BRANO DEL DOCUMENTO:
Ranking of Kings si è da poco concluso con il suo ventitreesimo, e ultimo, episodio dopo esser stato per molti appassionati un appuntamento settimanale fisso per quasi sei mesi.
L’adattamento animato dell’omonimo web manga, a cura di WIT studio, è andato a cavallo tra la stagione autunnale e quella primaverile, risultando indiscutibilmente per entrambe uno degli show protagonisti in assoluto.
Ancor prima della sua uscita, Ranking of Kings (王様ランキング – Ousama Ranking in lingua originale) aveva attirato le attenzioni di una buona fetta di pubblico attraverso il suo trailer ufficiale, il quale sfoggiava character design e art-style molto fiabeschi e cangianti uniti da un’atmosfera che, tuttavia, si alternava tra il fantasy classico e il dark fantasy più pittoresco. Se, di primo impatto, si poteva constatare che si trattasse di un anime decisamente peculiare a livello stilistico, già attraverso il trailer era possibile rendersi conto della presenza di una solida direzione artistica e di sprazzi di animazione di altissimo livello che facevano ben sperare chiunque fosse interessato all’opera.
Essendo, per l’appunto, un adattamento di un web manga quasi sconosciuto anche per gli appassionati più navigati, Ranking of Kings è stato un caso eccezionale in cui una grossa fetta della community si è cinta attorno alla narrazione, ai personaggi e ai risvolti di trama senza che vi fossero rischi di spoiler o di anticipazioni indesiderate.
La maggioranza degli spettatori di questa trasposizione, insomma, si sono trovati totalmente all’oscuro sui contenuti del materiale originale, e ciò non può che aver contribuito ad innalzare l’impatto emotivo di questa prima fruizione.
[Questa recensione conterrà spoiler]
I personaggi, la storia ed il mondo di Ranking of Kings
La storia di Ranking of Kings narra le vicende del piccolo principe Bojji; egli è il figlio primogenito di Re Bosse, l’uomo più forte al mondo, ed ultimo discendente della stirpe dei giganti.
Al contrario di suo padre, tuttavia, Bojji non ha nemmeno un briciolo di forza fisica all’interno del suo corpo, non presenta affinità con la mole e la stazza del genitore ed inoltre è sordomuto.

Record estratti:
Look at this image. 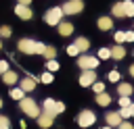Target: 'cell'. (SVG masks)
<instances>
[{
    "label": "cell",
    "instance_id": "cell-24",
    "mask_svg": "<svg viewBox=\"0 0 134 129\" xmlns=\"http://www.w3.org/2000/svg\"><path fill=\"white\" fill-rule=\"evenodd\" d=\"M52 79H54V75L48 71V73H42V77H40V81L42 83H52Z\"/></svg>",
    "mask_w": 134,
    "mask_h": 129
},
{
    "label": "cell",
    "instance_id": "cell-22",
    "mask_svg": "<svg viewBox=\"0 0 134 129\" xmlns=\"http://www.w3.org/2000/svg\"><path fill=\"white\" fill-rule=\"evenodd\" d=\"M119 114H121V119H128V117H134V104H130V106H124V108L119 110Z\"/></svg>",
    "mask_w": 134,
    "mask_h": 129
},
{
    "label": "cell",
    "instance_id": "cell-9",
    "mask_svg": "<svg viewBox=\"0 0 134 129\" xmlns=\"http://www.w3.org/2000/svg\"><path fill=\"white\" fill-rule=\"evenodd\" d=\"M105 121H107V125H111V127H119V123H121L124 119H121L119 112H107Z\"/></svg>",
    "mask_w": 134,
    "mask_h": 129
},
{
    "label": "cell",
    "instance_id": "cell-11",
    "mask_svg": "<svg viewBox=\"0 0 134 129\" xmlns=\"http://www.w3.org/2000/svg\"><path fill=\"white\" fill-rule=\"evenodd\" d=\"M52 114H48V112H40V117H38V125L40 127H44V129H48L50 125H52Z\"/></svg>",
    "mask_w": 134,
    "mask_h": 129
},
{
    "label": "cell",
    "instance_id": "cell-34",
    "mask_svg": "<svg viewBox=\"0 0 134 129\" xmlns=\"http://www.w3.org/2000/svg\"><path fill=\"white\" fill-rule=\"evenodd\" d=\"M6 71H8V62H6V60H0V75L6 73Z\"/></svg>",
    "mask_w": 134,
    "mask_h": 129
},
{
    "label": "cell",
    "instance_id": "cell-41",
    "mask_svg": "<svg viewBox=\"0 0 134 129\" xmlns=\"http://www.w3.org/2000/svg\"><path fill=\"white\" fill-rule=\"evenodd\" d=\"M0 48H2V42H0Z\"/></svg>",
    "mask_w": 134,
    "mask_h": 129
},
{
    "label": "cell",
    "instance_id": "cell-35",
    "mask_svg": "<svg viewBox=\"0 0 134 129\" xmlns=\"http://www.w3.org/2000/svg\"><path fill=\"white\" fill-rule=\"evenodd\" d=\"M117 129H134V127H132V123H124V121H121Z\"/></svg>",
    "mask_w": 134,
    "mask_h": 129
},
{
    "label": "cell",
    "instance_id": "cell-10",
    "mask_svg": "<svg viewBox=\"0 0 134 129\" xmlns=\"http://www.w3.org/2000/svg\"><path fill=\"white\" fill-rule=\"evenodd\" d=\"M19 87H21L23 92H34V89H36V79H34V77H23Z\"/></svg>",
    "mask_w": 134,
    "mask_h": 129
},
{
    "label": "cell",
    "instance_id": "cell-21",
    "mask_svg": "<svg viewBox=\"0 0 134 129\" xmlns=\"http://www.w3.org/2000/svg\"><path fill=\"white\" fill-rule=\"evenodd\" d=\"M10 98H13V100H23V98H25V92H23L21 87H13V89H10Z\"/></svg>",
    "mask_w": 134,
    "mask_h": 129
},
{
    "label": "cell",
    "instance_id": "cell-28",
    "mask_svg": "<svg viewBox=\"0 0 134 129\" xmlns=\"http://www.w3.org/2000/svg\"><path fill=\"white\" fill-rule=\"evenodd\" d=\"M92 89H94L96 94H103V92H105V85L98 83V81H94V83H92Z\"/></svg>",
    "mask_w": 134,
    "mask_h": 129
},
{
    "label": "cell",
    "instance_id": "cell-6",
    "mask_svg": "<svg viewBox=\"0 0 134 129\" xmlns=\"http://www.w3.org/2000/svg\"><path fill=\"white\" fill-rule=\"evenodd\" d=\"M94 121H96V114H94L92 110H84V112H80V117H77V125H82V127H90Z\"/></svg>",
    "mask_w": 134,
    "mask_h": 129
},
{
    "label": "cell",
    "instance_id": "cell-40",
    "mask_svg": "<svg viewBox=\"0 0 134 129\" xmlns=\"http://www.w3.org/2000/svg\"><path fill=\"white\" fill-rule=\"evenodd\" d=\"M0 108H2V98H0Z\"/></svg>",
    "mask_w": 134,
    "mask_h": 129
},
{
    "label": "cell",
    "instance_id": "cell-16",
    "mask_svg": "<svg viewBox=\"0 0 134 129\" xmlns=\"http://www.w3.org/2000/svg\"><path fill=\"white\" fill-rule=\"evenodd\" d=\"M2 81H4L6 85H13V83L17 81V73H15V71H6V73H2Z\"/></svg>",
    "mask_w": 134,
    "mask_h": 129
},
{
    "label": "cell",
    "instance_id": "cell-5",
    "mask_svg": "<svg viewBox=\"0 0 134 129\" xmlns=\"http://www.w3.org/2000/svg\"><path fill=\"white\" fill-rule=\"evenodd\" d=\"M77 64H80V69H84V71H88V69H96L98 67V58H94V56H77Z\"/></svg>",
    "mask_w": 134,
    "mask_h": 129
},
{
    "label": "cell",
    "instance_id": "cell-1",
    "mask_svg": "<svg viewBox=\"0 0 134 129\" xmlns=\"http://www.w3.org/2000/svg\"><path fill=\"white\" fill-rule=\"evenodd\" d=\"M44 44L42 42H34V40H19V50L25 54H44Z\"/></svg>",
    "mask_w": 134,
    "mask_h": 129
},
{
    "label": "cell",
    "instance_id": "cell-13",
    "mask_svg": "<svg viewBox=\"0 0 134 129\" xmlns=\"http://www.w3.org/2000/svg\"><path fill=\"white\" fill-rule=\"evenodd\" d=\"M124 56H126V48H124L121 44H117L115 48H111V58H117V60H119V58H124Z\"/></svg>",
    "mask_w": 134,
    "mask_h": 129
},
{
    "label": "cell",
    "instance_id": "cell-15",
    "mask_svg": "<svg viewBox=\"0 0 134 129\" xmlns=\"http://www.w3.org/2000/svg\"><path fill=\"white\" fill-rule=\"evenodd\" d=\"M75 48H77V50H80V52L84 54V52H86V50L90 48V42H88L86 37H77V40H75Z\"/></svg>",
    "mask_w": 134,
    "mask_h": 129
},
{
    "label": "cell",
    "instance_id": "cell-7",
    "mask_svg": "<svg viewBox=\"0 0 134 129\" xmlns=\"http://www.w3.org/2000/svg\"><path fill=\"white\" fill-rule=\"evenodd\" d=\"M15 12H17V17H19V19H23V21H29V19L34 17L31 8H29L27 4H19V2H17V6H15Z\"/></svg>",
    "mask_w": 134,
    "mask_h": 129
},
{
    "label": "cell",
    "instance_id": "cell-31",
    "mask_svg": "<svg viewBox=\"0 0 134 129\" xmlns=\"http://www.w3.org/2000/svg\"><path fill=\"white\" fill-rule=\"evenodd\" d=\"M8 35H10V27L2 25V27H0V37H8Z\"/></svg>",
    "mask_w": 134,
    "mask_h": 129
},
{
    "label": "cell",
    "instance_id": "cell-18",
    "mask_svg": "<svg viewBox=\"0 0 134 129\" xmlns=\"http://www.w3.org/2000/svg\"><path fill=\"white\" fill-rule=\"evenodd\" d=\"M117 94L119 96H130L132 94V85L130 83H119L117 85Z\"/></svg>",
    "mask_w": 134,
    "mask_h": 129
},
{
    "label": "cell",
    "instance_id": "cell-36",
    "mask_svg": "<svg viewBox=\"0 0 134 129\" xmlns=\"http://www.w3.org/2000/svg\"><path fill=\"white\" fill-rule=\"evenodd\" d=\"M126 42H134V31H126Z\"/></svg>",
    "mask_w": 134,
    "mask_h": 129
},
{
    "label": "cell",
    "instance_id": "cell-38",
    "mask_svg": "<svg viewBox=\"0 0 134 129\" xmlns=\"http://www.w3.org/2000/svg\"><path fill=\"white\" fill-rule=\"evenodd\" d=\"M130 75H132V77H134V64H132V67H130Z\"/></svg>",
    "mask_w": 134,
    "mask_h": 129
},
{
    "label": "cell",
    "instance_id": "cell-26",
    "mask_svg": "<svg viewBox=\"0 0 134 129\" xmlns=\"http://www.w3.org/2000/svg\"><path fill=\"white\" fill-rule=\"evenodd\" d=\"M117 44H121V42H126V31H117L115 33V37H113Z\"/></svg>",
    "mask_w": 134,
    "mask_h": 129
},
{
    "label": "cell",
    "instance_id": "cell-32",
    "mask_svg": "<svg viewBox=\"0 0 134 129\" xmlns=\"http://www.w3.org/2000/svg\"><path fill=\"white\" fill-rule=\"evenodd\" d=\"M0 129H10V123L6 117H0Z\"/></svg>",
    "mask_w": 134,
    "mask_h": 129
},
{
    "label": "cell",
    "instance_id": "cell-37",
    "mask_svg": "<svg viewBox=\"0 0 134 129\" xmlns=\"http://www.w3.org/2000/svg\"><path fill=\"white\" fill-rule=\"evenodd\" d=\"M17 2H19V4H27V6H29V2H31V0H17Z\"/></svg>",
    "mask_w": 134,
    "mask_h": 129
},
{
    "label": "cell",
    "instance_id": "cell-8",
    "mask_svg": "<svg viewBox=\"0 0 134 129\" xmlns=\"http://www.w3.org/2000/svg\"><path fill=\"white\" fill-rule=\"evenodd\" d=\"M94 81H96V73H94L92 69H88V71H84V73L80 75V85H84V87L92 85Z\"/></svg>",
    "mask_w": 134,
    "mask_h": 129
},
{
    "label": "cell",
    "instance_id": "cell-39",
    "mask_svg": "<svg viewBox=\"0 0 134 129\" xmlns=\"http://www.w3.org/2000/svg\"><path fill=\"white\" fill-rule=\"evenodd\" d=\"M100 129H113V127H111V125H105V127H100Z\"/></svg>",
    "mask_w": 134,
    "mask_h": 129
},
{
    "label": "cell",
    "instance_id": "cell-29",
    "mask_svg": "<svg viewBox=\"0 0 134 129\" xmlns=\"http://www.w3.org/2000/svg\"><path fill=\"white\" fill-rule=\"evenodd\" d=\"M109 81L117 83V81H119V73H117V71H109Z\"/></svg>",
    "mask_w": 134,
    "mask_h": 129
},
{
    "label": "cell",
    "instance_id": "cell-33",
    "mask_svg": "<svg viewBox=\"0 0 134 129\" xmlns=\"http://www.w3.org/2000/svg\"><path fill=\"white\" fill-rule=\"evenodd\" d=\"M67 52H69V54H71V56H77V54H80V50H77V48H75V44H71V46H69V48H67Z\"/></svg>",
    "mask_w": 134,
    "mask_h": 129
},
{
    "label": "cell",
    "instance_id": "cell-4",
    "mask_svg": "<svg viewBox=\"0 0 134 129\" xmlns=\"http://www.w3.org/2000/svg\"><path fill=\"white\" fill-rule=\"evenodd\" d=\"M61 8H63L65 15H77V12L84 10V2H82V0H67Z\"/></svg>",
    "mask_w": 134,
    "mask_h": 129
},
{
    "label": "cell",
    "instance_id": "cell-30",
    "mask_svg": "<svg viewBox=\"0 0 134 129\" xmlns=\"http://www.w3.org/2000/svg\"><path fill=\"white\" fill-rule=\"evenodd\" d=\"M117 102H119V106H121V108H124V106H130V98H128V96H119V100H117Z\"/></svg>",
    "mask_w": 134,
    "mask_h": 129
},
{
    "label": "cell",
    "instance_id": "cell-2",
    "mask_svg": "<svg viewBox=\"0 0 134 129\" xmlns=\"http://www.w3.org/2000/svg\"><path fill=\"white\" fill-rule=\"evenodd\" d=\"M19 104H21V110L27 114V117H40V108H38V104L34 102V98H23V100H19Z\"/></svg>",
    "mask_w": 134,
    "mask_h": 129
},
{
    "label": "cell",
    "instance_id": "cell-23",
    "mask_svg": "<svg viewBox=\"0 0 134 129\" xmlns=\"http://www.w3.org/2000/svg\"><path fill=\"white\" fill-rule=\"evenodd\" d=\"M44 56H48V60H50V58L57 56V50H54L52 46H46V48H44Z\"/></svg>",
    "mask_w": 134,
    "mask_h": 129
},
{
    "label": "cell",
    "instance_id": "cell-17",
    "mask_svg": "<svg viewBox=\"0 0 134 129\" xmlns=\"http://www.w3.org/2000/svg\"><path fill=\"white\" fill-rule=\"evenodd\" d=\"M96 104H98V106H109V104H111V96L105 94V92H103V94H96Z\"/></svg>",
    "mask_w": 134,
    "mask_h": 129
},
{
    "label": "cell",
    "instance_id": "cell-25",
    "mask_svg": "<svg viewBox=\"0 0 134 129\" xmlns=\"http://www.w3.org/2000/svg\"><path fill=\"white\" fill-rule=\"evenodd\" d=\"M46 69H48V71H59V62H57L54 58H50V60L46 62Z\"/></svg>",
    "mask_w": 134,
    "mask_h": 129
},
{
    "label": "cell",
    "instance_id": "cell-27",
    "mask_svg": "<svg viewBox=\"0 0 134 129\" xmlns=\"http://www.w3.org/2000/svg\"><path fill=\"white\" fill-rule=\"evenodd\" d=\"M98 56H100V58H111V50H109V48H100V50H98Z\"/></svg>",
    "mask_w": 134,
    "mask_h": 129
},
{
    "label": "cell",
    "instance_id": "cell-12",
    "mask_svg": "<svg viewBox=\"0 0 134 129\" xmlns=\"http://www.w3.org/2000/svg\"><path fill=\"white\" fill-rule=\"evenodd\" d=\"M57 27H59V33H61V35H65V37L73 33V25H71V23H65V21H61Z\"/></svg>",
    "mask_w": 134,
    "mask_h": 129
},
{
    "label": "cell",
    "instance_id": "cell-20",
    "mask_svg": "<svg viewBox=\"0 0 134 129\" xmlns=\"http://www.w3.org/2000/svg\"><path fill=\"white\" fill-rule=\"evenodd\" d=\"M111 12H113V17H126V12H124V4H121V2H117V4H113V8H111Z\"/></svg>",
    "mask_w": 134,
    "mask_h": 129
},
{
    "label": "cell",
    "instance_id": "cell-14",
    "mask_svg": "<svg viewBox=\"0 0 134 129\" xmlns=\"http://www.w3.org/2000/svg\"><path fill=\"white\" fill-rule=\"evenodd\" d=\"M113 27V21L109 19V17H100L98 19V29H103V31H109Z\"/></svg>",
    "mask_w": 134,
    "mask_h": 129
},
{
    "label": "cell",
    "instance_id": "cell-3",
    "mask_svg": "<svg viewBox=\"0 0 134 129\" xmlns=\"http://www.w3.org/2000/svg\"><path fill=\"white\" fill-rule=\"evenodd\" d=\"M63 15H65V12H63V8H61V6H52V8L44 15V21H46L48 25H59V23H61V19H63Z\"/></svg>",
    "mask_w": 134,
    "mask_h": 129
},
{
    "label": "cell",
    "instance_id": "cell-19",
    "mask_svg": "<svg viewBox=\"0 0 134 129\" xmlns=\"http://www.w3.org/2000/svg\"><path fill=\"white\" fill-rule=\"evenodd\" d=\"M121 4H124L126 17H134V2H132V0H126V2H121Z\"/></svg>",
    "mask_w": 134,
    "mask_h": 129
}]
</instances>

RICHIESTA ASSEGNATA 1: Traduci in inglese questa frase della recensione su Ranking of Kings: "Al contrario di suo padre, tuttavia, Bojji non ha nemmeno un briciolo di forza fisica all’interno del suo corpo, non presenta affinità con la mole e la stazza del genitore ed inoltre è sordomuto."
RICHIESTA ASSEGNATA 2: Secondo la recensione su Ranking of Kings, quale studio ha curato l'adattamento animato?
RICHIESTA ASSEGNATA 3: Stampa dalla recensione su Ranking of Kings tutto il testo che va da "Essendo, per l’appunto, un" fino a "questa prima fruizione.".

RISPOSTA ATTESA 1: Unlike his father, however, Bojji does not have even a shred of physical strength in his body, bears no resemblance to his parent's bulk and build, and is also deaf and mute.

RISPOSTA ATTESA 2: L'adattamento animato è a cura di WIT studio.

RISPOSTA ATTESA 3:
Essendo, per l’appunto, un adattamento di un web manga quasi sconosciuto anche per gli appassionati più navigati, Ranking of Kings è stato un caso eccezionale in cui una grossa fetta della community si è cinta attorno alla narrazione, ai personaggi e ai risvolti di trama senza che vi fossero rischi di spoiler o di anticipazioni indesiderate.
La maggioranza degli spettatori di questa trasposizione, insomma, si sono trovati totalmente all’oscuro sui contenuti del materiale originale, e ciò non può che aver contribuito ad innalzare l’impatto emotivo di questa prima fruizione.